From Brendan’s previous reports  on Bryce’s New York Times piece:
Bryce penned an op-ed attacking renewable energy while promoting nuclear and fracked shale gas, with no disclosure in his byline about the Manhattan Institute’s fossil fuel clients. I offered Bryce's piece as an example in order to formally seek answers about the disclosure policy at the Times and whether it was adequate in light of the failure to disclose Bryce’s dirty energy backing.
Now Media Matters  has done a fantastic job of detailing the numerous media outlets that are allowing the industry hack Bryce to pen his agenda-driven drivel, as well as uncovering where his group's funding is coming from:
Manhattan Institute Is Funded By ExxonMobil. According to ExxonSecrets.org, the Manhattan Institute has received $385,000 from Exxon since 1998, including $50,000 in 2010.
Manhattan Institute Has Received Funding From The Koch Family Foundations. The Manhattan Institute has received over $1.3 million total from the Claude R. Lambe Foundation and the David H. Koch Foundation over the years, both of which are associated with Koch Industries, an oil, gas and chemical corporation. From 2001 to 2009 (the most recent year for which data is available), the Lambe Foundation gave The Manhattan Institute $200,000 annually.

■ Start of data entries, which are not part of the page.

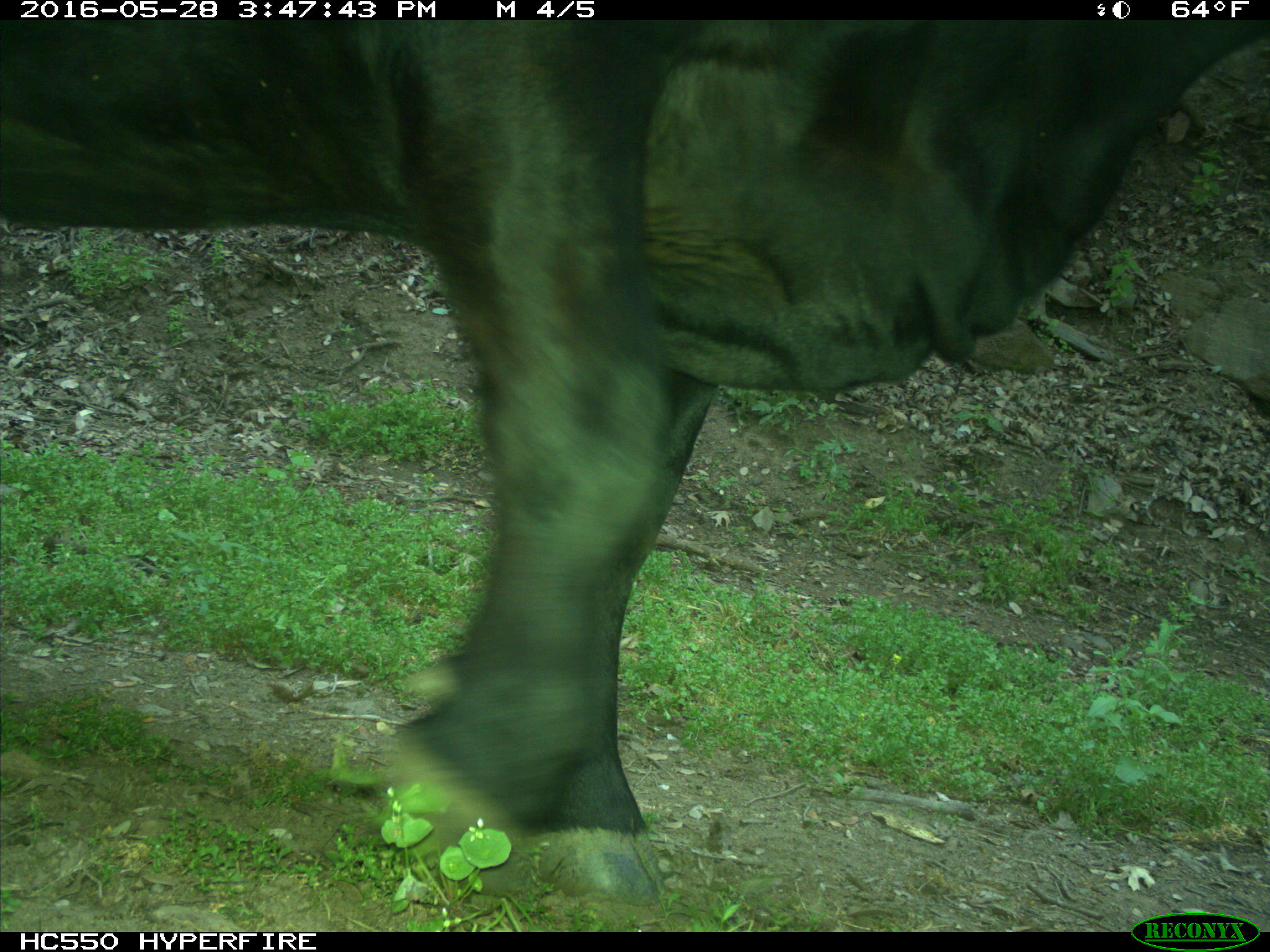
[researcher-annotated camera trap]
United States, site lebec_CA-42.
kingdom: Animalia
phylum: Chordata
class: Mammalia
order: Artiodactyla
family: Bovidae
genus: Bos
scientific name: Bos taurus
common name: domestic cow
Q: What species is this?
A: Bos taurus (domestic cow).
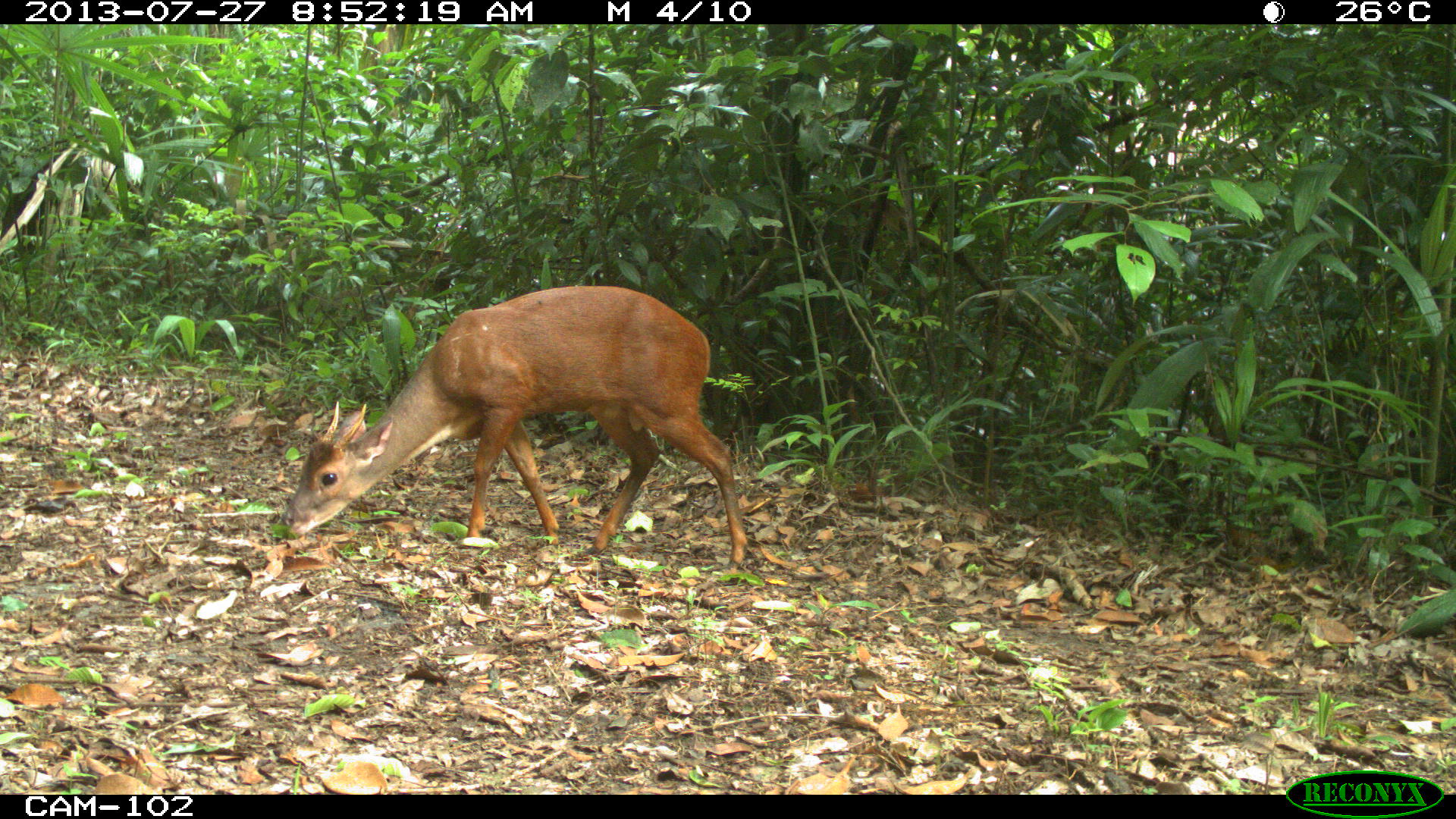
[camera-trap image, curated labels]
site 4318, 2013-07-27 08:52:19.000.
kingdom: Animalia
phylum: Chordata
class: Mammalia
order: Artiodactyla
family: Cervidae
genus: Mazama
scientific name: Mazama temama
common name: central american red brocket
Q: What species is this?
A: Mazama temama (central american red brocket).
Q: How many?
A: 1.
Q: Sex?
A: Male.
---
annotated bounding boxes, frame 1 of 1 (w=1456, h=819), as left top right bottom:
mazama temama: 278 283 749 571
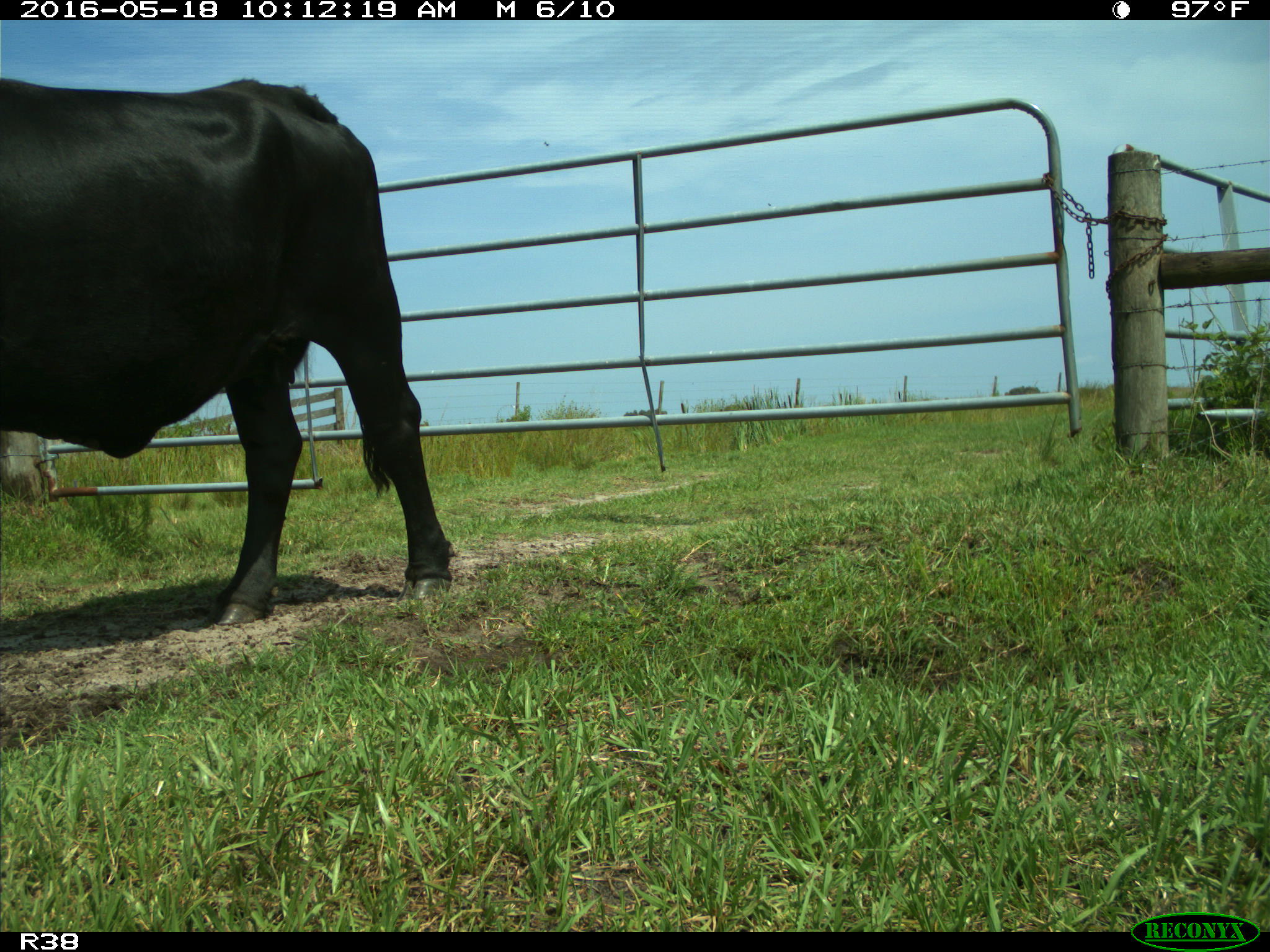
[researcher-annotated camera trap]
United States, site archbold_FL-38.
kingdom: Animalia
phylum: Chordata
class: Mammalia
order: Artiodactyla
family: Bovidae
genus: Bos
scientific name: Bos taurus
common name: domestic cow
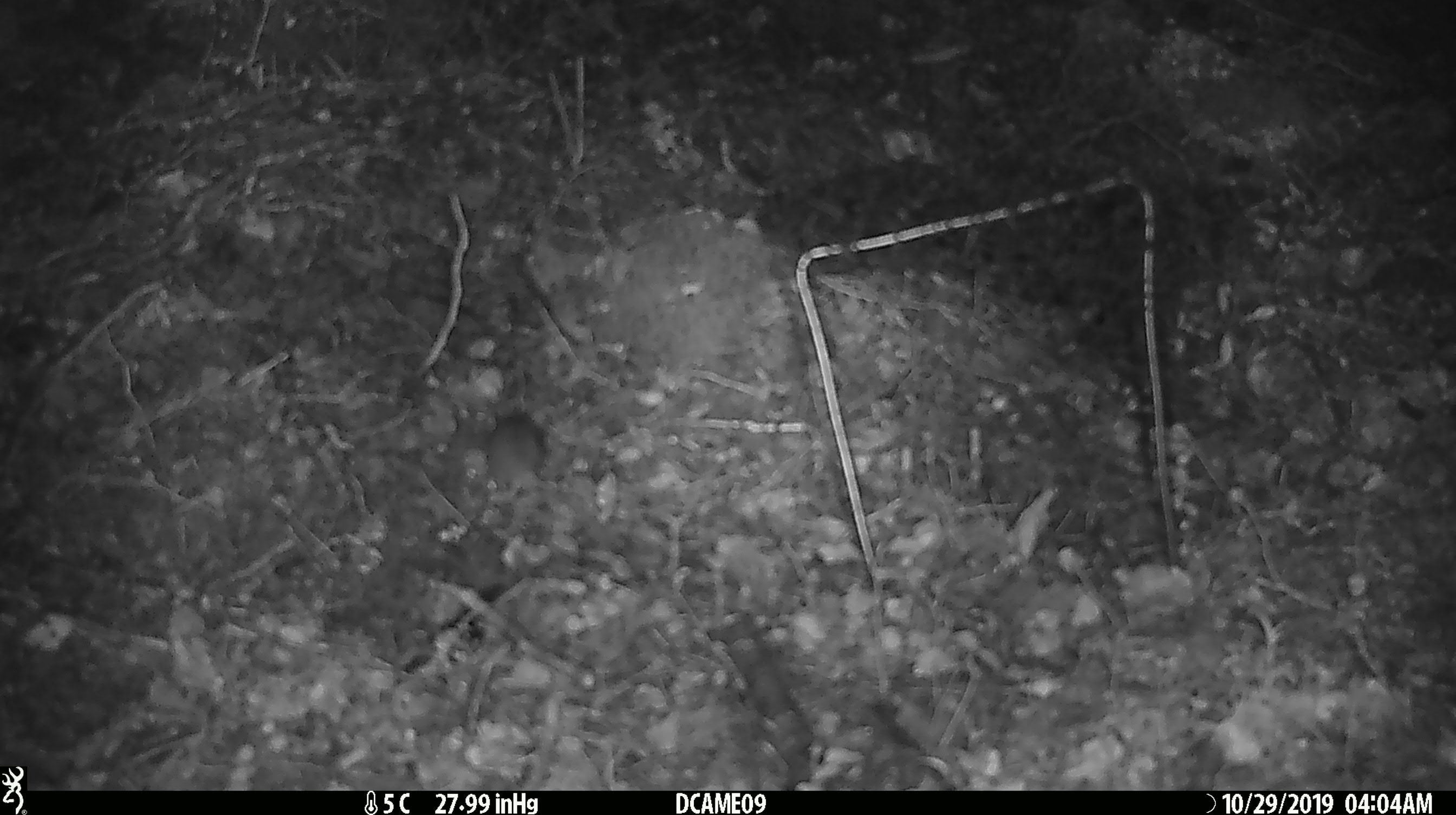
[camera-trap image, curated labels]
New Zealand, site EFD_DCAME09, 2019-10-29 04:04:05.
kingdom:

The Lambe Foundation's board of directors is “comprised entirely of Koch family members, senior Koch executives, and staff who serve Koch foundations,” including the CEO of Koch Industries Charles G. Koch, according to Greenpeace.
In addition to the reporting of Media Matters, a website called TrueTies.org  has taken a close look at Bryce's clear conflicts of interest and asked the New York Times to craft a policy of disclosure of conflicts of interest for its op-ed contributors.
Agenda-driven journalism is a growing problem in America, and without full disclosure from media outlets, viewers and readers have an almost impossible task of sorting the industry’s views from actual facts.